There were several. They gave participants an experience of direct democracy, no matter how imperfect, in stark contrast with the corporate-controlled farce that passes for democracy in the U.S.  They gave participants many opportunities for voluntary cooperation, in contrast to the “normal” authoritarian manner of organizing work. They helped participants overcome the disempowering isolation that is a plague in this country; there is strength in numbers–something almost impossible to appreciate as an isolated individual.

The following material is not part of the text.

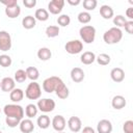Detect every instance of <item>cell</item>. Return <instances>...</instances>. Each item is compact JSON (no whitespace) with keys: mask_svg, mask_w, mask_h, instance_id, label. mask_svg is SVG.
Masks as SVG:
<instances>
[{"mask_svg":"<svg viewBox=\"0 0 133 133\" xmlns=\"http://www.w3.org/2000/svg\"><path fill=\"white\" fill-rule=\"evenodd\" d=\"M22 25L25 29H32L36 25V20L32 16H26L22 20Z\"/></svg>","mask_w":133,"mask_h":133,"instance_id":"25","label":"cell"},{"mask_svg":"<svg viewBox=\"0 0 133 133\" xmlns=\"http://www.w3.org/2000/svg\"><path fill=\"white\" fill-rule=\"evenodd\" d=\"M55 94H56V96H57L59 99H61V100H64V99H66V98L69 97V95H70L69 88H68V86L63 83L62 80H60V81L58 82V84H57V86H56V89H55Z\"/></svg>","mask_w":133,"mask_h":133,"instance_id":"13","label":"cell"},{"mask_svg":"<svg viewBox=\"0 0 133 133\" xmlns=\"http://www.w3.org/2000/svg\"><path fill=\"white\" fill-rule=\"evenodd\" d=\"M124 27H125V30L127 31V33L132 34V32H133V21H127Z\"/></svg>","mask_w":133,"mask_h":133,"instance_id":"40","label":"cell"},{"mask_svg":"<svg viewBox=\"0 0 133 133\" xmlns=\"http://www.w3.org/2000/svg\"><path fill=\"white\" fill-rule=\"evenodd\" d=\"M82 133H96V131H95V129H94V128H91V127L87 126V127H84V128H83Z\"/></svg>","mask_w":133,"mask_h":133,"instance_id":"43","label":"cell"},{"mask_svg":"<svg viewBox=\"0 0 133 133\" xmlns=\"http://www.w3.org/2000/svg\"><path fill=\"white\" fill-rule=\"evenodd\" d=\"M64 49L69 54H78L83 50V43L79 39H72L65 44Z\"/></svg>","mask_w":133,"mask_h":133,"instance_id":"6","label":"cell"},{"mask_svg":"<svg viewBox=\"0 0 133 133\" xmlns=\"http://www.w3.org/2000/svg\"><path fill=\"white\" fill-rule=\"evenodd\" d=\"M0 133H2V131H1V130H0Z\"/></svg>","mask_w":133,"mask_h":133,"instance_id":"46","label":"cell"},{"mask_svg":"<svg viewBox=\"0 0 133 133\" xmlns=\"http://www.w3.org/2000/svg\"><path fill=\"white\" fill-rule=\"evenodd\" d=\"M60 80L61 79L57 76H51V77L46 78L43 81V89L48 94H51V92L55 91L56 86H57V84Z\"/></svg>","mask_w":133,"mask_h":133,"instance_id":"5","label":"cell"},{"mask_svg":"<svg viewBox=\"0 0 133 133\" xmlns=\"http://www.w3.org/2000/svg\"><path fill=\"white\" fill-rule=\"evenodd\" d=\"M126 22H127L126 18H125L124 16H122V15H117V16H115V17L113 18V24H114L115 27H117V28L124 27L125 24H126Z\"/></svg>","mask_w":133,"mask_h":133,"instance_id":"34","label":"cell"},{"mask_svg":"<svg viewBox=\"0 0 133 133\" xmlns=\"http://www.w3.org/2000/svg\"><path fill=\"white\" fill-rule=\"evenodd\" d=\"M0 83H1V84H0V88H1V90L4 91V92H10L14 88H16V87H15V86H16V82H15V80H14L12 78H10V77H5V78H3Z\"/></svg>","mask_w":133,"mask_h":133,"instance_id":"12","label":"cell"},{"mask_svg":"<svg viewBox=\"0 0 133 133\" xmlns=\"http://www.w3.org/2000/svg\"><path fill=\"white\" fill-rule=\"evenodd\" d=\"M0 82H1V81H0ZM0 84H1V83H0Z\"/></svg>","mask_w":133,"mask_h":133,"instance_id":"47","label":"cell"},{"mask_svg":"<svg viewBox=\"0 0 133 133\" xmlns=\"http://www.w3.org/2000/svg\"><path fill=\"white\" fill-rule=\"evenodd\" d=\"M21 14V8L19 5L12 6V7H5V15L9 18V19H15L18 18Z\"/></svg>","mask_w":133,"mask_h":133,"instance_id":"23","label":"cell"},{"mask_svg":"<svg viewBox=\"0 0 133 133\" xmlns=\"http://www.w3.org/2000/svg\"><path fill=\"white\" fill-rule=\"evenodd\" d=\"M0 112H1V110H0Z\"/></svg>","mask_w":133,"mask_h":133,"instance_id":"48","label":"cell"},{"mask_svg":"<svg viewBox=\"0 0 133 133\" xmlns=\"http://www.w3.org/2000/svg\"><path fill=\"white\" fill-rule=\"evenodd\" d=\"M0 2L4 4L5 7H12V6L18 5V0H1Z\"/></svg>","mask_w":133,"mask_h":133,"instance_id":"39","label":"cell"},{"mask_svg":"<svg viewBox=\"0 0 133 133\" xmlns=\"http://www.w3.org/2000/svg\"><path fill=\"white\" fill-rule=\"evenodd\" d=\"M98 133H111L112 132V124L109 119H101L97 125Z\"/></svg>","mask_w":133,"mask_h":133,"instance_id":"14","label":"cell"},{"mask_svg":"<svg viewBox=\"0 0 133 133\" xmlns=\"http://www.w3.org/2000/svg\"><path fill=\"white\" fill-rule=\"evenodd\" d=\"M123 130L125 133H133V121H126L123 125Z\"/></svg>","mask_w":133,"mask_h":133,"instance_id":"38","label":"cell"},{"mask_svg":"<svg viewBox=\"0 0 133 133\" xmlns=\"http://www.w3.org/2000/svg\"><path fill=\"white\" fill-rule=\"evenodd\" d=\"M34 19L41 22H45L49 19V12L45 8H37L34 12Z\"/></svg>","mask_w":133,"mask_h":133,"instance_id":"26","label":"cell"},{"mask_svg":"<svg viewBox=\"0 0 133 133\" xmlns=\"http://www.w3.org/2000/svg\"><path fill=\"white\" fill-rule=\"evenodd\" d=\"M77 18H78V21L81 24H87L91 20V16H90V14L88 11H81V12H79Z\"/></svg>","mask_w":133,"mask_h":133,"instance_id":"32","label":"cell"},{"mask_svg":"<svg viewBox=\"0 0 133 133\" xmlns=\"http://www.w3.org/2000/svg\"><path fill=\"white\" fill-rule=\"evenodd\" d=\"M79 34L81 39L85 44H91L95 42V38H96V28L91 25L82 26L79 30Z\"/></svg>","mask_w":133,"mask_h":133,"instance_id":"3","label":"cell"},{"mask_svg":"<svg viewBox=\"0 0 133 133\" xmlns=\"http://www.w3.org/2000/svg\"><path fill=\"white\" fill-rule=\"evenodd\" d=\"M97 0H84L83 1V7L86 9V11L94 10L97 7Z\"/></svg>","mask_w":133,"mask_h":133,"instance_id":"36","label":"cell"},{"mask_svg":"<svg viewBox=\"0 0 133 133\" xmlns=\"http://www.w3.org/2000/svg\"><path fill=\"white\" fill-rule=\"evenodd\" d=\"M59 34V27L56 25H50L46 28V35L50 38L56 37Z\"/></svg>","mask_w":133,"mask_h":133,"instance_id":"29","label":"cell"},{"mask_svg":"<svg viewBox=\"0 0 133 133\" xmlns=\"http://www.w3.org/2000/svg\"><path fill=\"white\" fill-rule=\"evenodd\" d=\"M80 60H81V62H82L83 64L88 65V64H91L92 62H95V60H96V55H95L94 52L86 51V52H84V53L81 55Z\"/></svg>","mask_w":133,"mask_h":133,"instance_id":"20","label":"cell"},{"mask_svg":"<svg viewBox=\"0 0 133 133\" xmlns=\"http://www.w3.org/2000/svg\"><path fill=\"white\" fill-rule=\"evenodd\" d=\"M63 6H64L63 0H52L48 4V9L52 15H58L61 12Z\"/></svg>","mask_w":133,"mask_h":133,"instance_id":"9","label":"cell"},{"mask_svg":"<svg viewBox=\"0 0 133 133\" xmlns=\"http://www.w3.org/2000/svg\"><path fill=\"white\" fill-rule=\"evenodd\" d=\"M38 112V109H37V106L34 105V104H28L26 107H25V114L28 118H32L34 116H36Z\"/></svg>","mask_w":133,"mask_h":133,"instance_id":"28","label":"cell"},{"mask_svg":"<svg viewBox=\"0 0 133 133\" xmlns=\"http://www.w3.org/2000/svg\"><path fill=\"white\" fill-rule=\"evenodd\" d=\"M66 2L70 4V5H73V6H76V5H79L81 3L80 0H66Z\"/></svg>","mask_w":133,"mask_h":133,"instance_id":"44","label":"cell"},{"mask_svg":"<svg viewBox=\"0 0 133 133\" xmlns=\"http://www.w3.org/2000/svg\"><path fill=\"white\" fill-rule=\"evenodd\" d=\"M26 79H27V75H26V72L24 70H18L15 73V77H14L15 82L23 83V82H25Z\"/></svg>","mask_w":133,"mask_h":133,"instance_id":"31","label":"cell"},{"mask_svg":"<svg viewBox=\"0 0 133 133\" xmlns=\"http://www.w3.org/2000/svg\"><path fill=\"white\" fill-rule=\"evenodd\" d=\"M3 112L5 116H10V117H17L19 119H23L24 116V109L22 106L18 104H7L3 108Z\"/></svg>","mask_w":133,"mask_h":133,"instance_id":"2","label":"cell"},{"mask_svg":"<svg viewBox=\"0 0 133 133\" xmlns=\"http://www.w3.org/2000/svg\"><path fill=\"white\" fill-rule=\"evenodd\" d=\"M96 60H97V62H98L100 65H107V64L110 63L111 58H110V56H109L108 54H106V53H101V54H99L98 56H96Z\"/></svg>","mask_w":133,"mask_h":133,"instance_id":"30","label":"cell"},{"mask_svg":"<svg viewBox=\"0 0 133 133\" xmlns=\"http://www.w3.org/2000/svg\"><path fill=\"white\" fill-rule=\"evenodd\" d=\"M51 125L53 127V129L57 132H61L64 130L65 126H66V122L65 118L62 115H55L51 122Z\"/></svg>","mask_w":133,"mask_h":133,"instance_id":"10","label":"cell"},{"mask_svg":"<svg viewBox=\"0 0 133 133\" xmlns=\"http://www.w3.org/2000/svg\"><path fill=\"white\" fill-rule=\"evenodd\" d=\"M11 58L10 56L6 55V54H2L0 55V65L3 66V68H7V66H10L11 64Z\"/></svg>","mask_w":133,"mask_h":133,"instance_id":"37","label":"cell"},{"mask_svg":"<svg viewBox=\"0 0 133 133\" xmlns=\"http://www.w3.org/2000/svg\"><path fill=\"white\" fill-rule=\"evenodd\" d=\"M71 23V18L69 15H60L57 18V24L61 27H66Z\"/></svg>","mask_w":133,"mask_h":133,"instance_id":"33","label":"cell"},{"mask_svg":"<svg viewBox=\"0 0 133 133\" xmlns=\"http://www.w3.org/2000/svg\"><path fill=\"white\" fill-rule=\"evenodd\" d=\"M57 133H65V132H63V131H61V132H57Z\"/></svg>","mask_w":133,"mask_h":133,"instance_id":"45","label":"cell"},{"mask_svg":"<svg viewBox=\"0 0 133 133\" xmlns=\"http://www.w3.org/2000/svg\"><path fill=\"white\" fill-rule=\"evenodd\" d=\"M9 98L14 103L21 102L24 98V91L21 88H14L9 94Z\"/></svg>","mask_w":133,"mask_h":133,"instance_id":"21","label":"cell"},{"mask_svg":"<svg viewBox=\"0 0 133 133\" xmlns=\"http://www.w3.org/2000/svg\"><path fill=\"white\" fill-rule=\"evenodd\" d=\"M21 119L17 118V117H10V116H5V123L9 128H15L17 126L20 125Z\"/></svg>","mask_w":133,"mask_h":133,"instance_id":"35","label":"cell"},{"mask_svg":"<svg viewBox=\"0 0 133 133\" xmlns=\"http://www.w3.org/2000/svg\"><path fill=\"white\" fill-rule=\"evenodd\" d=\"M23 4L27 8H32L36 5V0H23Z\"/></svg>","mask_w":133,"mask_h":133,"instance_id":"41","label":"cell"},{"mask_svg":"<svg viewBox=\"0 0 133 133\" xmlns=\"http://www.w3.org/2000/svg\"><path fill=\"white\" fill-rule=\"evenodd\" d=\"M70 75H71V79L76 83L82 82L84 80V77H85V74H84L83 70L80 69V68H73L71 70Z\"/></svg>","mask_w":133,"mask_h":133,"instance_id":"16","label":"cell"},{"mask_svg":"<svg viewBox=\"0 0 133 133\" xmlns=\"http://www.w3.org/2000/svg\"><path fill=\"white\" fill-rule=\"evenodd\" d=\"M51 56H52V52H51V50H50L49 48H47V47L39 48L38 51H37V57H38L41 60H43V61L49 60V59L51 58Z\"/></svg>","mask_w":133,"mask_h":133,"instance_id":"22","label":"cell"},{"mask_svg":"<svg viewBox=\"0 0 133 133\" xmlns=\"http://www.w3.org/2000/svg\"><path fill=\"white\" fill-rule=\"evenodd\" d=\"M36 124H37V126H38L41 129H47V128L50 127L51 121H50V117H49L47 114H42L41 116L37 117Z\"/></svg>","mask_w":133,"mask_h":133,"instance_id":"24","label":"cell"},{"mask_svg":"<svg viewBox=\"0 0 133 133\" xmlns=\"http://www.w3.org/2000/svg\"><path fill=\"white\" fill-rule=\"evenodd\" d=\"M110 77H111L112 81H114L116 83H119L125 79V72L121 68H114L110 72Z\"/></svg>","mask_w":133,"mask_h":133,"instance_id":"17","label":"cell"},{"mask_svg":"<svg viewBox=\"0 0 133 133\" xmlns=\"http://www.w3.org/2000/svg\"><path fill=\"white\" fill-rule=\"evenodd\" d=\"M123 38V31L117 27H111L103 34V39L108 45L117 44Z\"/></svg>","mask_w":133,"mask_h":133,"instance_id":"1","label":"cell"},{"mask_svg":"<svg viewBox=\"0 0 133 133\" xmlns=\"http://www.w3.org/2000/svg\"><path fill=\"white\" fill-rule=\"evenodd\" d=\"M126 105H127V101H126L125 97H123L121 95L114 96L111 100V106L116 110H119V109L124 108Z\"/></svg>","mask_w":133,"mask_h":133,"instance_id":"18","label":"cell"},{"mask_svg":"<svg viewBox=\"0 0 133 133\" xmlns=\"http://www.w3.org/2000/svg\"><path fill=\"white\" fill-rule=\"evenodd\" d=\"M42 96V88L35 81L30 82L25 90V97L29 100H38Z\"/></svg>","mask_w":133,"mask_h":133,"instance_id":"4","label":"cell"},{"mask_svg":"<svg viewBox=\"0 0 133 133\" xmlns=\"http://www.w3.org/2000/svg\"><path fill=\"white\" fill-rule=\"evenodd\" d=\"M100 15L102 16L103 19L109 20V19H111V18L113 17L114 12H113V9H112L111 6L104 4V5H102V6L100 7Z\"/></svg>","mask_w":133,"mask_h":133,"instance_id":"19","label":"cell"},{"mask_svg":"<svg viewBox=\"0 0 133 133\" xmlns=\"http://www.w3.org/2000/svg\"><path fill=\"white\" fill-rule=\"evenodd\" d=\"M126 16L130 19V21H132V19H133V7L127 8V10H126Z\"/></svg>","mask_w":133,"mask_h":133,"instance_id":"42","label":"cell"},{"mask_svg":"<svg viewBox=\"0 0 133 133\" xmlns=\"http://www.w3.org/2000/svg\"><path fill=\"white\" fill-rule=\"evenodd\" d=\"M25 72H26L27 78H29L31 81H36L39 77V72L35 66H28Z\"/></svg>","mask_w":133,"mask_h":133,"instance_id":"27","label":"cell"},{"mask_svg":"<svg viewBox=\"0 0 133 133\" xmlns=\"http://www.w3.org/2000/svg\"><path fill=\"white\" fill-rule=\"evenodd\" d=\"M10 48H11L10 34L5 30H1L0 31V51L6 52V51L10 50Z\"/></svg>","mask_w":133,"mask_h":133,"instance_id":"8","label":"cell"},{"mask_svg":"<svg viewBox=\"0 0 133 133\" xmlns=\"http://www.w3.org/2000/svg\"><path fill=\"white\" fill-rule=\"evenodd\" d=\"M19 128L22 133H31L34 130V124L30 118H25L20 122Z\"/></svg>","mask_w":133,"mask_h":133,"instance_id":"15","label":"cell"},{"mask_svg":"<svg viewBox=\"0 0 133 133\" xmlns=\"http://www.w3.org/2000/svg\"><path fill=\"white\" fill-rule=\"evenodd\" d=\"M37 109L41 110L42 112H51L54 110L55 108V102L54 100L52 99H48V98H45V99H41L38 100L37 102Z\"/></svg>","mask_w":133,"mask_h":133,"instance_id":"7","label":"cell"},{"mask_svg":"<svg viewBox=\"0 0 133 133\" xmlns=\"http://www.w3.org/2000/svg\"><path fill=\"white\" fill-rule=\"evenodd\" d=\"M68 127L72 132L78 133L82 128V122L78 116H71L68 119Z\"/></svg>","mask_w":133,"mask_h":133,"instance_id":"11","label":"cell"}]
</instances>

The encampments politicized at least some of the homeless. They spawned other political projects, notably the occupation of vacant and abandoned buildings. And they were gathering steam–attracting more and more participants–when the police shut them down.

In short, the Occupy movement provided its participants with a glimpse, no matter how imperfect and short lived, of what life could be like in a free society, and it showed real promise of fostering further, fundamental change.

Other public space occupations will likely show similar promise, and will almost certainly face similar repression.